Gib den folgenden Text über Ansprüche aus Annahmeverzug vollständig und Wort für Wort unverändert aus.

**Vorliegender Text**:
──────
2. Der Kläger hat die Kos­ten der Re­vi­si­on zu tra­gen.

Von Rechts we­gen!

Tat­be­stand

Die Par­tei­en strei­ten über Ansprüche aus An­nah­me­ver­zug


Der Kläger ist seit dem 1. De­zem­ber 1995 bei der Be­klag­ten bzw. de­ren Rechts­vorgänge­rin als Sach­be­ar­bei­ter beschäftigt. Auf das Ar­beits­verhält­nis fin­det kraft Be­zug­nah­me im Ar­beits­ver­trag der Man­tel­ta­rif­ver­trag für die Ar­beit­neh­mer der Lau­sit­zer und Mit­tel­deut­schen Braun­koh­len­in­dus­trie (MTV) An­wen­dung.
──────
**Datenabschnitt**:
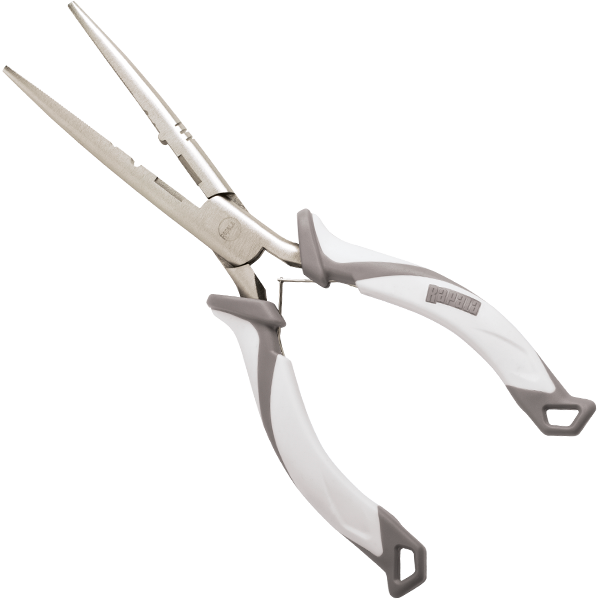 Rapala 6.5" Salt Angler Pliers (Bulk - No Package)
──────
**Antwort**:
2. Der Kläger hat die Kos­ten der Re­vi­si­on zu tra­gen.

Von Rechts we­gen!

Tat­be­stand

Die Par­tei­en strei­ten über Ansprüche aus An­nah­me­ver­zug


Der Kläger ist seit dem 1. De­zem­ber 1995 bei der Be­klag­ten bzw. de­ren Rechts­vorgänge­rin als Sach­be­ar­bei­ter beschäftigt. Auf das Ar­beits­verhält­nis fin­det kraft Be­zug­nah­me im Ar­beits­ver­trag der Man­tel­ta­rif­ver­trag für die Ar­beit­neh­mer der Lau­sit­zer und Mit­tel­deut­schen Braun­koh­len­in­dus­trie (MTV) An­wen­dung.